June 20, 2018

Town’s medical marijuana debate a mixed bag

By Luke Baynes

Observer staff

On election night, as a majority of voters in Colorado and Washington were approving the legalization of recreational marijuana, the Williston Planning Commission was faced with its own marijuana vote.

The local cannabis question, which was remanded by town officials to the Planning Commission for comment, concerns whether Williston should unconditionally allow, allow with local oversight or prohibit a potential medical marijuana dispensary in town.

Under current state law, municipalities are granted the authority to prohibit or oversee the local approval process of medical marijuana dispensaries. State law also specifies that a maximum of four dispensaries may operate within the state at any one time, and that such facilities cannot be located within 1,000 feet of a school or daycare facility.

The Vermont Department of Public Safety has conditionally approved dispensaries in Burlington and Waterbury.

The Planning Commission previously discussed medical marijuana dispensaries at its Aug. 7 and Sept. 18 meetings, although the latter meeting lacked a quorum.

On Nov. 6, Chairman Jake Mathon formally took a stand on the matter.

“I’m just having a little trouble with the fact that we’re talking about permitting and allowing marijuana use when the Selectboard themselves won’t even allow cabaret licenses for bars,” Mathon said. “I think it’s a bad idea, that’s my position, and I don’t think we should have them, and I think it also flies in the face of ridiculousness that the Selectboard is asking us to weigh in on even allowing these when they don’t even allow a legal product to be sold.”

Commission member Michael Alvanos agreed with Mathon.

“I’m going to go on record, too, and say that I don’t think that we should allow them and I think they should be prohibited here in town,” Alvanos said. “I think marijuana is still considered a very dangerous drug by the federal government. It’s still classified by the DEA (Drug Enforcement Administration) as being up there with cocaine.”
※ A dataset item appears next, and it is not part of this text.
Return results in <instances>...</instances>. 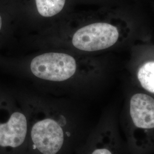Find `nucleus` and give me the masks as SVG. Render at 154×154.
Returning <instances> with one entry per match:
<instances>
[{"mask_svg":"<svg viewBox=\"0 0 154 154\" xmlns=\"http://www.w3.org/2000/svg\"><path fill=\"white\" fill-rule=\"evenodd\" d=\"M22 91L29 118V154H75L88 137L72 98Z\"/></svg>","mask_w":154,"mask_h":154,"instance_id":"obj_1","label":"nucleus"},{"mask_svg":"<svg viewBox=\"0 0 154 154\" xmlns=\"http://www.w3.org/2000/svg\"><path fill=\"white\" fill-rule=\"evenodd\" d=\"M113 122L109 117H103L75 154H116Z\"/></svg>","mask_w":154,"mask_h":154,"instance_id":"obj_4","label":"nucleus"},{"mask_svg":"<svg viewBox=\"0 0 154 154\" xmlns=\"http://www.w3.org/2000/svg\"><path fill=\"white\" fill-rule=\"evenodd\" d=\"M138 79L143 88L154 94V61L144 63L139 69Z\"/></svg>","mask_w":154,"mask_h":154,"instance_id":"obj_7","label":"nucleus"},{"mask_svg":"<svg viewBox=\"0 0 154 154\" xmlns=\"http://www.w3.org/2000/svg\"><path fill=\"white\" fill-rule=\"evenodd\" d=\"M10 26L11 25H9L7 20H5L4 15L0 13V39L8 32Z\"/></svg>","mask_w":154,"mask_h":154,"instance_id":"obj_8","label":"nucleus"},{"mask_svg":"<svg viewBox=\"0 0 154 154\" xmlns=\"http://www.w3.org/2000/svg\"><path fill=\"white\" fill-rule=\"evenodd\" d=\"M130 114L134 125L141 130L154 129V99L147 94H134L130 99Z\"/></svg>","mask_w":154,"mask_h":154,"instance_id":"obj_5","label":"nucleus"},{"mask_svg":"<svg viewBox=\"0 0 154 154\" xmlns=\"http://www.w3.org/2000/svg\"><path fill=\"white\" fill-rule=\"evenodd\" d=\"M29 118L21 90L0 89V154H29Z\"/></svg>","mask_w":154,"mask_h":154,"instance_id":"obj_3","label":"nucleus"},{"mask_svg":"<svg viewBox=\"0 0 154 154\" xmlns=\"http://www.w3.org/2000/svg\"><path fill=\"white\" fill-rule=\"evenodd\" d=\"M37 21L35 32L42 33L59 21L58 16L63 11L67 0H34Z\"/></svg>","mask_w":154,"mask_h":154,"instance_id":"obj_6","label":"nucleus"},{"mask_svg":"<svg viewBox=\"0 0 154 154\" xmlns=\"http://www.w3.org/2000/svg\"><path fill=\"white\" fill-rule=\"evenodd\" d=\"M21 74L42 93L72 98L82 90L80 61L77 53L44 49L20 62Z\"/></svg>","mask_w":154,"mask_h":154,"instance_id":"obj_2","label":"nucleus"}]
</instances>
Meghan Cope argued that dispensaries shouldn’t be outright prohibited and should instead be subject to discretionary permit approval through the Williston Development Review Board.

“I think my position is that we should recommend that the Selectboard consider one of those middle ground statements, where we allow (dispensaries) but there would have to be a permitting process,” Cope said. “To me, that’s the most appealing, because it allows it to be a public hearing and for people to weigh in.”

Kevin Batson sided with Cope.

“The real problem is OxyContin and opiates,” Batson said. “There’s an upside (to medical marijuana) for people who, say, have cancer and can’t eat and marijuana helps them with their digestion. The upside is a lot more up than the downside is down, so I’m with Meghan.”

Sensing a stalemate, Williston Director of Planning and Zoning Ken Belliveau made a peace pipe offering by proposing that he draft a letter to the Selectboard reflecting the split decision.

The Planning Commission agreed with Belliveau’s suggestion, with Cope adding that the letter should stress that none of the commission members advocated letting the state have unabated jurisdiction.

“We do have one consensus point, which is that none of us think we should do nothing,” Cope said.